5. 4721 sayılı Kanun'un 1007 nci maddesi gereğince açılan davalarda, tapu kaydının iptali nedeniyle tapu sahibinin oluşan gerçek zararı neyse tazminatın miktarı da o kadar olmalıdır. Gerçek zarar, tapu kaydının iptali nedeniyle tapu malikinin mal varlığında meydana gelen azalmadır. Tazminat miktarı zarar verici eylem gerçekleşmemiş olsaydı zarar görenin mal varlığı ne durumda olacak idiyse aynı durumun tesis edilebileceği miktarda olmalıdır. Zarara uğrayan kişinin gerçek zararı ise tazminat miktarının belirlenmesinde esas alınacak değerlendirme tarihine göre belirlenecek olup bu tarihe göre tapusu iptal edilen taşınmazın niteliği ve değeri belirlenmelidir. Taşınmazın niteliği arazi ise net gelir metodu yöntemi ile arsa vasfında ise değerlendirme gününden önceki özel amacı olmayan emsal satışlara göre hesaplanması suretiyle gerçek değer belirlenmelidir.

3. Değerlendirme

1. Bölge adliye mahkemelerinin nihai kararlarının bozulması 6100 sayılı Kanun'un 371 inci maddesi ile 369 uncu maddesinin birinci fıkrasında yer alan sebeplerden birinin varlığı hâlinde mümkündür.

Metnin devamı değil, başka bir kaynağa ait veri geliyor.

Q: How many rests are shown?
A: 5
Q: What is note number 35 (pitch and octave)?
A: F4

2. Dava konusu Samsun ili, Atakum ilçesi, ... Mahallesi 2734 ada 4 parsel sayılı 512,48 m² yüzölçümlü ve 2730 ada 9 parsel sayılı 465,94 m² yüzölçümlü arsa vasıflı taşınmazların davacı adına tapuda kayıt iken Samsun 5. Asliye Hukuk Mahkemenin 2020/75 Esas, 2021/117 Karar sayılı ilamı ile dava konusu 2734 ada 4 parsel sayılı taşınmazın tamamının, 2730 ada 9 parsel sayılı taşınmazın 222.98 m²lik kısmının tapusunun iptali ile orman vasfı ile Hazine adına tesciline karar verildiği, kararın 11.05.2021 tarihinde kesinleştiği, eldeki davanın 25.05.2021 tarihinde açıldığı anlaşılmaktadır.

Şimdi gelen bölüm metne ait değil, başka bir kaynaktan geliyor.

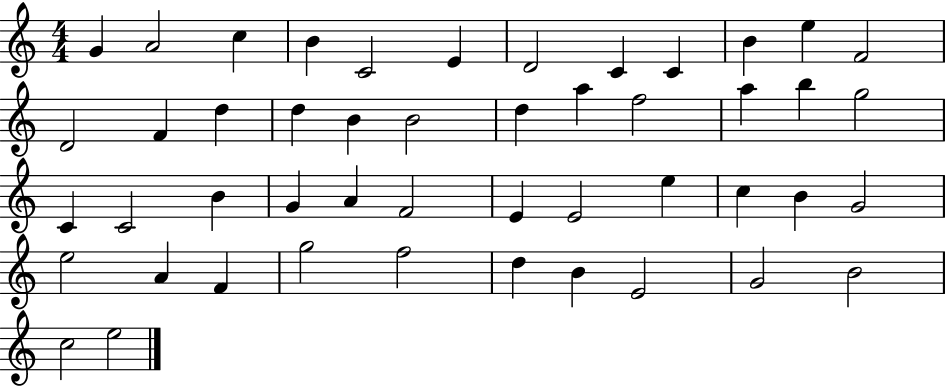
X:1
T:Untitled
M:4/4
L:1/4
K:C
G A2 c B C2 E D2 C C B e F2 D2 F d d B B2 d a f2 a b g2 C C2 B G A F2 E E2 e c B G2 e2 A F g2 f2 d B E2 G2 B2 c2 e2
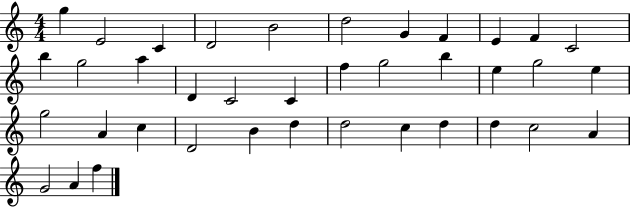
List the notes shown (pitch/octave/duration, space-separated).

G5/q E4/h C4/q D4/h B4/h D5/h G4/q F4/q E4/q F4/q C4/h B5/q G5/h A5/q D4/q C4/h C4/q F5/q G5/h B5/q E5/q G5/h E5/q G5/h A4/q C5/q D4/h B4/q D5/q D5/h C5/q D5/q D5/q C5/h A4/q G4/h A4/q F5/q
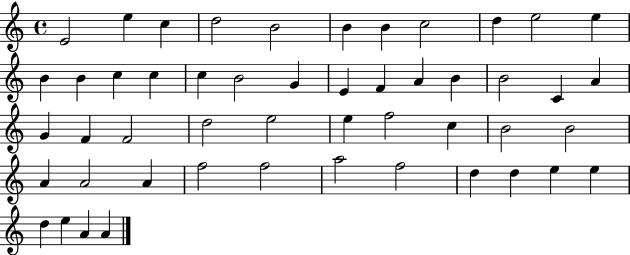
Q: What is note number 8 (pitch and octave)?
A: C5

3. Tapu kaydı mahkeme kararı ile iptal edilen arsa niteliğindeki dava konusu taşınmazlara emsal kıyaslaması yapılarak bedel belirlenmesi ve taşınmazın gerçek bedelinin 4721 sayılı Kanun’un 1007 nci maddesi gereğince davalı Hazineden tahsiline karar verilmesinde bir isabetsizlik görülmemiştir.

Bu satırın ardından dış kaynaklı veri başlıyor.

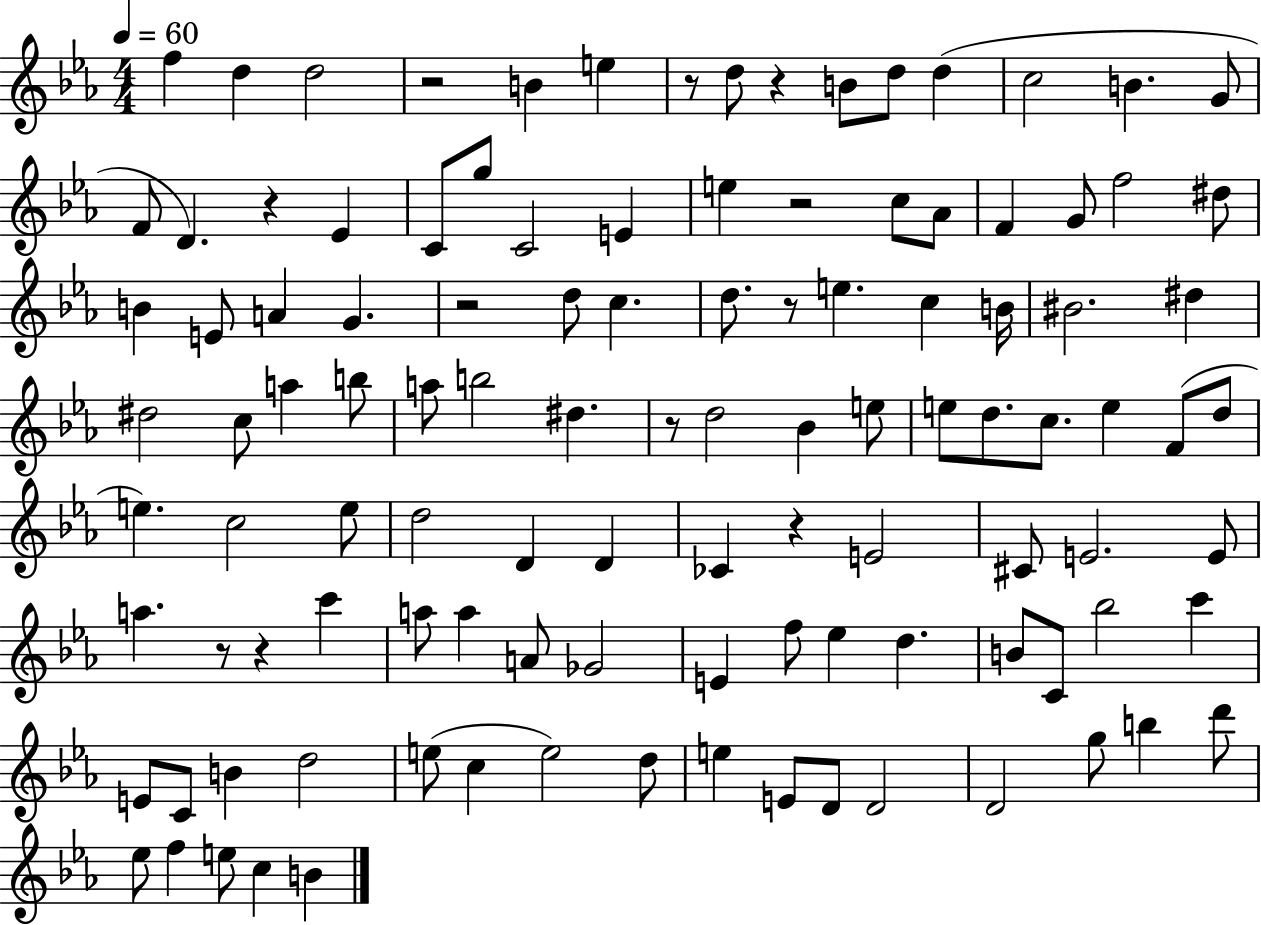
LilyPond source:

4. Temyizen incelenen karar, tarafların karşılıklı iddia ve savunmalarına, dayandıkları belgelere, uyuşmazlığa uygulanması gereken hukuk kuralları ile hukukî ilişkinin nitelendirilmesine, dava şartlarına, yargılama ve ispat kuralları ile kararda belirtilen gerekçelere göre usul ve kanuna uygun olup temyiz dilekçelerinde ileri sürülen nedenler kararın bozulmasını gerektirecek nitelikte görülmemiştir.

VI. KARAR

Açıklanan sebeplerle;

Taraf vekillerinin yerinde görülmeyen tüm temyiz itirazlarının reddi ile usul ve kanuna uygun Bölge Adliye Mahkemesi kararının 6100 sayılı Kanun’un 370 inci maddesinin birinci fıkrası uyarınca ONANMASINA,

Davacıdan peşin alınan temyiz harcının Hazineye irat kaydedilmesine, davalı Hazine harçtan muaf olduğundan harç alınmasına yer olmadığına,

Dosyanın İlk Derece Mahkemesine, kararın bir örneğinin Bölge Adliye Mahkemesine gönderilmesine,

11.03.2024 tarihinde oy birliğiyle karar verildi.